Chile despertó: La crisis es profunda y no se resuelve con el plebiscito ni elecciones.

La desconfianza radical.

Por Claudio Fuentes S.

Vivimos un momento histórico, nos recuerda el autor. Nunca se les ha preguntado a los chilenos si quieren cambiar la Constitución y cómo quieren hacerlo. Sin embargo, los chilenos llegamos a esta oportunidad única preguntándonos dónde está la letra chica, arrastrando años de desconfianza y también de razones para sospechar. En este relato personal y honesto, el autor examina esa desconfianza y el rol que han jugado los expertos en el proceso de distanciamiento entre elites y ciudadanos. Intenta responder a la pregunta sobre cómo las ciencias sociales pueden contribuir a generar espacios cercanos de participación ciudadana.

Luego de las movilizaciones sociales de octubre pasado, en el Laboratorio Constitucional de la Universidad Diego Portales que coordino, subimos a las redes sociales un aviso ofreciendo apoyo a las comunidades para explicar el proceso constituyente que se ponía en marcha. Nos contactaron diversas organizaciones y personas. Establecimos un equipo de estudiantes y profesores que voluntariamente quisieron participar. Analizamos el acuerdo político de noviembre, preparamos algunos materiales, y nos dispusimos a colaborar con información para dicho proceso.

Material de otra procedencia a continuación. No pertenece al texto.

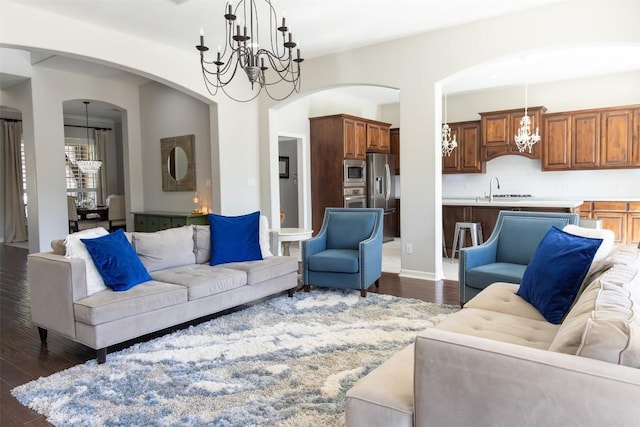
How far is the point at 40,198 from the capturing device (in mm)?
6332

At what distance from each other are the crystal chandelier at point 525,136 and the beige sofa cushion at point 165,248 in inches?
210

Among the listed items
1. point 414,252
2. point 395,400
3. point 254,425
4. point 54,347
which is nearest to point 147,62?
point 54,347

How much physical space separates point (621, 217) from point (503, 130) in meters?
2.28

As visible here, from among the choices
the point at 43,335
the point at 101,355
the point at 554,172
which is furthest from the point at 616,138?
the point at 43,335

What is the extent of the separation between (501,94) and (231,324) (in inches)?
268

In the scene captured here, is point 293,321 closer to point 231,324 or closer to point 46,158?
point 231,324

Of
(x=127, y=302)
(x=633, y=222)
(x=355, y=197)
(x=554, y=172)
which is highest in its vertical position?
(x=554, y=172)

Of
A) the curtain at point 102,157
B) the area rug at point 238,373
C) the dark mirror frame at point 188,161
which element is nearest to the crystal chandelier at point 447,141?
the dark mirror frame at point 188,161

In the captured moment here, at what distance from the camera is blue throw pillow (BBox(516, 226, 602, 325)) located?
2227 mm

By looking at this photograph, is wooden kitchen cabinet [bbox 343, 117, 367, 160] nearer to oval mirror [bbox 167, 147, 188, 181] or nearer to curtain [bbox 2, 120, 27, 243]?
oval mirror [bbox 167, 147, 188, 181]

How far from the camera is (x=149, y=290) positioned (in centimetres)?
314

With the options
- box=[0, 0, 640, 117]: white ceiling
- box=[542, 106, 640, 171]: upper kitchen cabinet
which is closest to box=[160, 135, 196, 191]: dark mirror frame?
box=[0, 0, 640, 117]: white ceiling

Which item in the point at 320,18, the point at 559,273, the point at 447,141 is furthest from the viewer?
the point at 447,141

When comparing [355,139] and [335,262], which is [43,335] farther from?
[355,139]
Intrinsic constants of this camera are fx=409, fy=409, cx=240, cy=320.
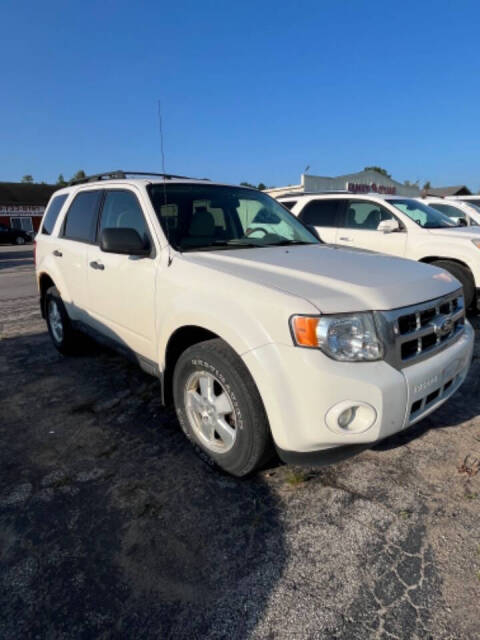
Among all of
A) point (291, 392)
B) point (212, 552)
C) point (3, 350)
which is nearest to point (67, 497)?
point (212, 552)

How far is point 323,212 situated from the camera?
7.18m

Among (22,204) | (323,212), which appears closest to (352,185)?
(323,212)

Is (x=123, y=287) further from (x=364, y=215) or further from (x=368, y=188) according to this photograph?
(x=368, y=188)

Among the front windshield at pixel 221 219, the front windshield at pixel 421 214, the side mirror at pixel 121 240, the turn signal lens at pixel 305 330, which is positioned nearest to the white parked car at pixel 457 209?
the front windshield at pixel 421 214

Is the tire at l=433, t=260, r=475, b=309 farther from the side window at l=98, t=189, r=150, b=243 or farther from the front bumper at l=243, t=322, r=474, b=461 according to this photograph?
the side window at l=98, t=189, r=150, b=243

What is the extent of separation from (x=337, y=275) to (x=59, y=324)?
365 centimetres

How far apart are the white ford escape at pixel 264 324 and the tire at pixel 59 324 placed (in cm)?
104

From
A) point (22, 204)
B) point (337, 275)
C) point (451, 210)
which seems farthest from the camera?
point (22, 204)

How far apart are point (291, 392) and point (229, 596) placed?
900 millimetres

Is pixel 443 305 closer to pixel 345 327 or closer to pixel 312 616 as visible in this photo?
pixel 345 327

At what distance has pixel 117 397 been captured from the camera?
368 centimetres

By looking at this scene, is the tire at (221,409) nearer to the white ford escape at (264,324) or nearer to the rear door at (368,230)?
the white ford escape at (264,324)

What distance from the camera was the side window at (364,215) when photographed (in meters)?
6.66

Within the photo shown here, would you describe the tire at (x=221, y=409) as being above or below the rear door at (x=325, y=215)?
below
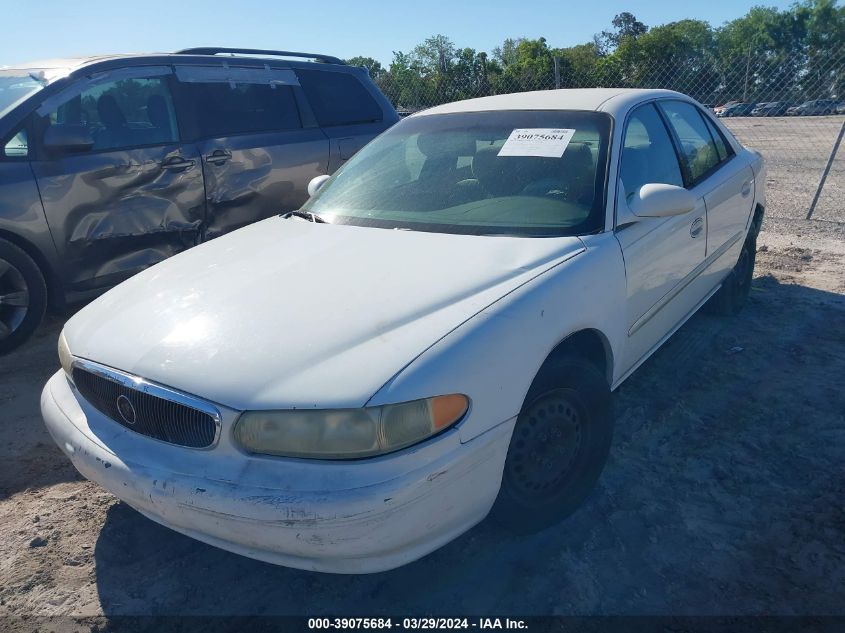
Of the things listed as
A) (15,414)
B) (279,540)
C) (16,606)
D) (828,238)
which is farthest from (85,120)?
(828,238)

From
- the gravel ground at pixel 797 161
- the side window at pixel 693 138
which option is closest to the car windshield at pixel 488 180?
the side window at pixel 693 138

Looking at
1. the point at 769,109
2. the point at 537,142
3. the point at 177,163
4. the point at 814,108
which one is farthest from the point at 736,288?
the point at 769,109

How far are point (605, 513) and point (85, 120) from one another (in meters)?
4.21

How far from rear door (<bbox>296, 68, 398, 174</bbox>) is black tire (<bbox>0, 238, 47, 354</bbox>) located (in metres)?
2.48

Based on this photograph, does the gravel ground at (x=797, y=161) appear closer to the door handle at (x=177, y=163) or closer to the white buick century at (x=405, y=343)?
the white buick century at (x=405, y=343)

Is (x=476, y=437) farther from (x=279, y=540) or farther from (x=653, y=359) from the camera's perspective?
(x=653, y=359)

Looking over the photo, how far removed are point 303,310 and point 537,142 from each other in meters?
1.52

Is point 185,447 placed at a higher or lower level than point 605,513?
higher

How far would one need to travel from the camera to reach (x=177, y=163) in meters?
5.02

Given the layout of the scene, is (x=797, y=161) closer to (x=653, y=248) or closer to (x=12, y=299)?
(x=653, y=248)

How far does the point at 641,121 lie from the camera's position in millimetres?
3561

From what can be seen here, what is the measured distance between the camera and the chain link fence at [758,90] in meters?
10.1

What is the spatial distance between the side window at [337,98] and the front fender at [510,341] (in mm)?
3951

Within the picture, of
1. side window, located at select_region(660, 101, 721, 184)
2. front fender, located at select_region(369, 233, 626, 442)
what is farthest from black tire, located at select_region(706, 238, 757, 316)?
front fender, located at select_region(369, 233, 626, 442)
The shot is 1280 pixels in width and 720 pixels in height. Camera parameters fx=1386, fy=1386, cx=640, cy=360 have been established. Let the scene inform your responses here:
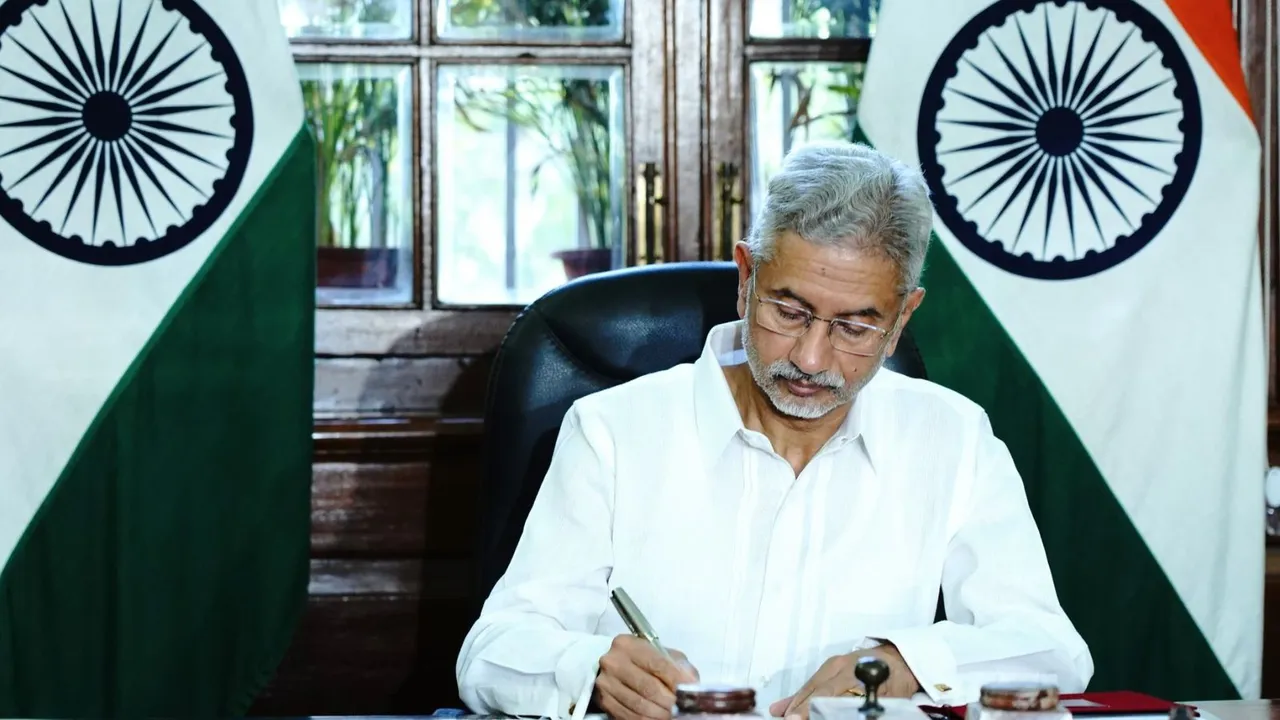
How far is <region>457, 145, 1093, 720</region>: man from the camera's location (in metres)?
1.54

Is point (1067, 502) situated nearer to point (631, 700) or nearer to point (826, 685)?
point (826, 685)

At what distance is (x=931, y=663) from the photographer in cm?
140

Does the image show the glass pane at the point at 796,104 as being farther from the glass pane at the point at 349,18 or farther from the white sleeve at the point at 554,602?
the white sleeve at the point at 554,602

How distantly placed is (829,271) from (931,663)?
17.2 inches

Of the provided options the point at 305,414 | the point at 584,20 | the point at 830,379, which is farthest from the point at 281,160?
the point at 830,379

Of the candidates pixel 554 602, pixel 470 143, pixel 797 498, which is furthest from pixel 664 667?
pixel 470 143

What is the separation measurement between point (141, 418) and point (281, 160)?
19.2 inches

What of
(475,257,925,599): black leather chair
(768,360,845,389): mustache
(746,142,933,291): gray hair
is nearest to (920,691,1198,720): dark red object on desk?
(768,360,845,389): mustache

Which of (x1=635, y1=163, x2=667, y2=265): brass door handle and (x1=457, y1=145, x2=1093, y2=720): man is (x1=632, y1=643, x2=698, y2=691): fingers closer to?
(x1=457, y1=145, x2=1093, y2=720): man

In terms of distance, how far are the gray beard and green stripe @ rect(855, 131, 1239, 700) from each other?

Lo que expongo a continuación son mis propias anotaciones y reflexiones a partir de varias decenas de conversatorios presenciales y online en las que he sido invitado. He participado en seminarios, cabildos y conversatorios en Lo Prado, Lo Valledor, Pudahuel, Peñalolén, La Florida, Las Condes, Santiago-Centro, Recoleta, Vitacura, Concepción, Temuco, San Bernardo, La Granja, Providencia, Valdivia, Curicó, Rancagua, por citar algunas comunas. Los grupos han sido diversos: pobladores, vecinos de algún sector, empresarios, estudiantes secundarios, dirigentes de organizaciones sociales, migrantes, funcionarios públicos, profesionales y sindicalistas. He estado en casas particulares, colegios y escuelas, sedes sindicales, locales vinculados a la Iglesia Católica, sedes de juntas de vecinos, universidades y plazas.

Este relato que presento no es pormenorizado, ni intenta ser “representativo” del conjunto de la población. Los lugares a los que he concurrido no fueron preseleccionados con una muestra aleatoria, estadísticamente representativa o nada por el estilo. Lo que pretendo aquí es reflejar algunas de las inquietudes, temores y percepciones que emergen de las múltiples conversaciones que he tenido en estos meses y que me han hecho reflexionar sobre nuestro rol como académicos, los desafíos del sistema político y las relaciones sociales tan fracturadas en nuestra sociedad.

La necesidad de ser escuchados

Mis primeros encuentros los tuve en el sector poniente de la capital. Desde una radio comunitaria de Pudahuel me contactaron vía twitter para solicitarme participar en un conversatorio. Llegué a una sede vecinal a eso de las cinco de la tarde y allí me esperaban unas treinta personas. Hacía calor. Nos reunimos en círculo, al centro una mesa con galletas, café, té y jugos. El segundo encuentro ocurrió en Lo Prado. Allí me contactó un ex estudiante de ciencia política interesado en convocar a líderes de su sector para debatir sobre el proceso constituyente.

El moderador del primer evento me sugirió primero escuchar las preguntas y comentarios que tenía la gente y luego responderlas. Me pareció genial. No utilizaríamos el clásico esquema de un “profesor” que da una charla sobre el proceso constituyente y luego recibe tímidas preguntas de una audiencia que seguramente estaría aburrida.

Ese día comprendí que el tiempo de las grandes cátedras había finalizado. Se requería escuchar, escuchar y escuchar. La gente quería expresarse y entregar su opinión sobre una variedad de temas. Hablaron por cerca de una hora de sus inquietudes, opiniones y anhelos.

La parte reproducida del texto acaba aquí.